◆ DATA FOR ANALYSIS ◆
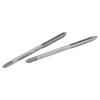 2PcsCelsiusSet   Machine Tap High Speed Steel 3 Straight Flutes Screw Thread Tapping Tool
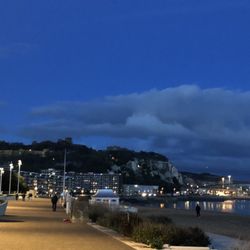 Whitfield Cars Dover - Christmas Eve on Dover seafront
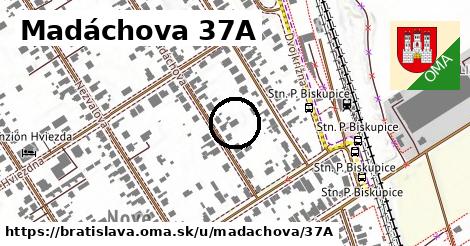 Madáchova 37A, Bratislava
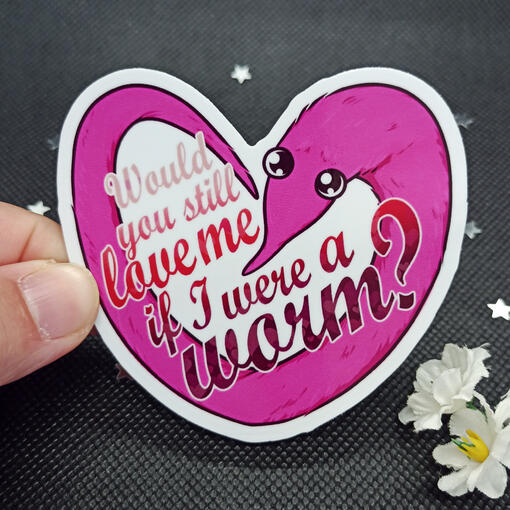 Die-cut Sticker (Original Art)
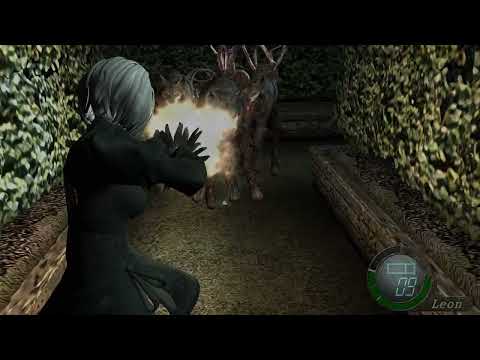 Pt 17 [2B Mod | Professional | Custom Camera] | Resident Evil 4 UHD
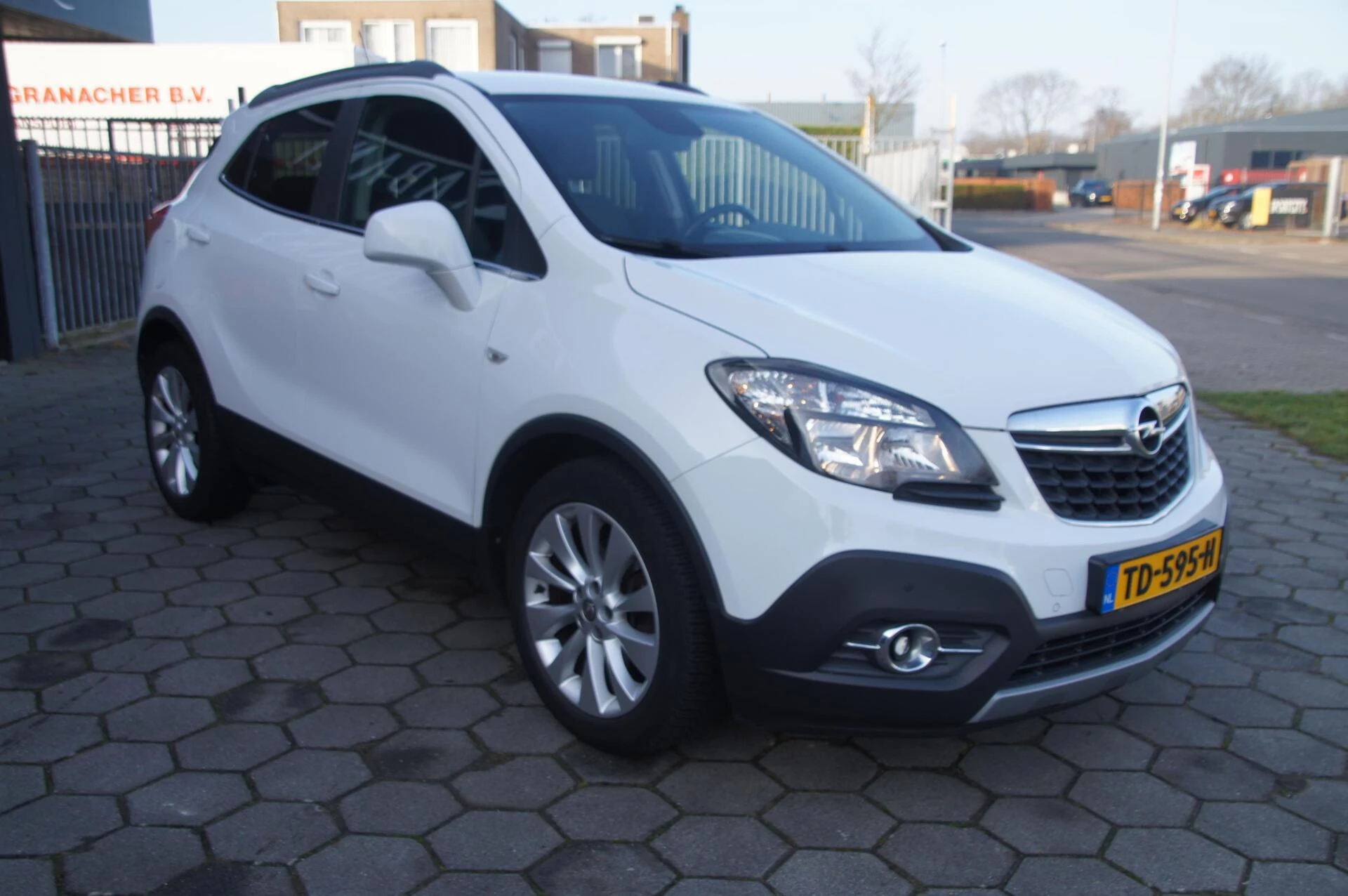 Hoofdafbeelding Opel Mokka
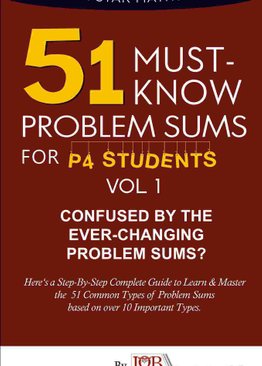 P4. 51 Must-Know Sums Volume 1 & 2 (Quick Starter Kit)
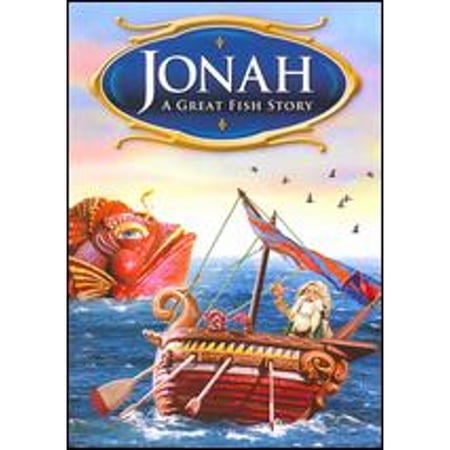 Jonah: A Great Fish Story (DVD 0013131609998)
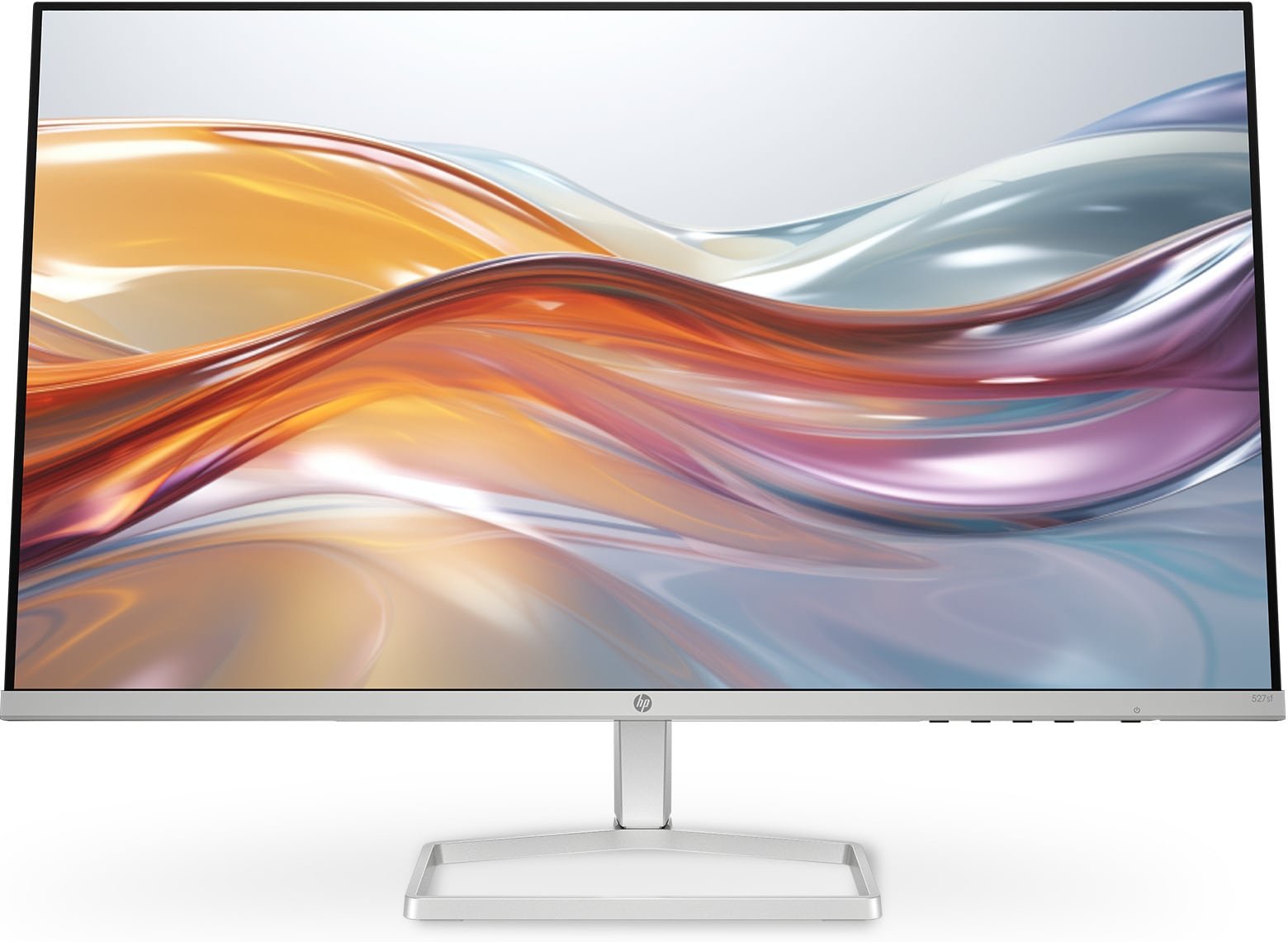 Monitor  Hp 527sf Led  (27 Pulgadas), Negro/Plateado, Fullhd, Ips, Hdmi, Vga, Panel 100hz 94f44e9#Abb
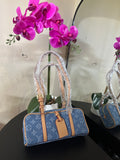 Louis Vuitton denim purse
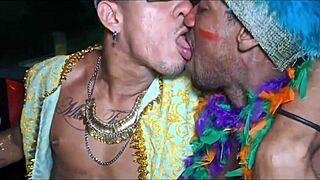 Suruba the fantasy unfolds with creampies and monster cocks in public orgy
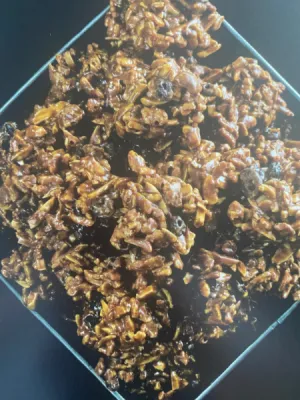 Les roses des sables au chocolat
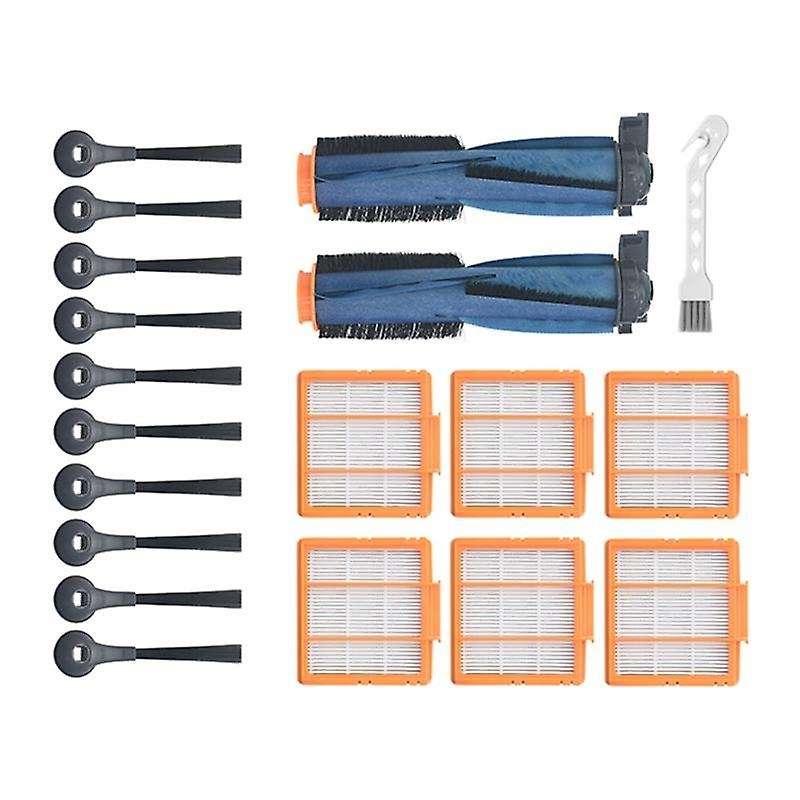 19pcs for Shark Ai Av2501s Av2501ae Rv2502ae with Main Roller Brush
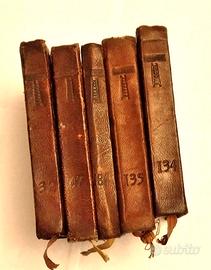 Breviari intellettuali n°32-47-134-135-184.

◆ TASK ITEM ◆
Retype each of the rows above word for word, keeping only the text and leaving out the pictures.

◆ RESPONSE TO THE TASK ◆
 2PcsCelsiusSet   Machine Tap High Speed Steel 3 Straight Flutes Screw Thread Tapping Tool
 Whitfield Cars Dover - Christmas Eve on Dover seafront
 Madáchova 37A, Bratislava
 Die-cut Sticker (Original Art)
 Pt 17 [2B Mod | Professional | Custom Camera] | Resident Evil 4 UHD
 Hoofdafbeelding Opel Mokka
 P4. 51 Must-Know Sums Volume 1 & 2 (Quick Starter Kit)
 Jonah: A Great Fish Story (DVD 0013131609998)
 Monitor  Hp 527sf Led  (27 Pulgadas), Negro/Plateado, Fullhd, Ips, Hdmi, Vga, Panel 100hz 94f44e9#Abb
 Louis Vuitton denim purse
 Suruba the fantasy unfolds with creampies and monster cocks in public orgy
 Les roses des sables au chocolat
 19pcs for Shark Ai Av2501s Av2501ae Rv2502ae with Main Roller Brush
 Breviari intellettuali n°32-47-134-135-184.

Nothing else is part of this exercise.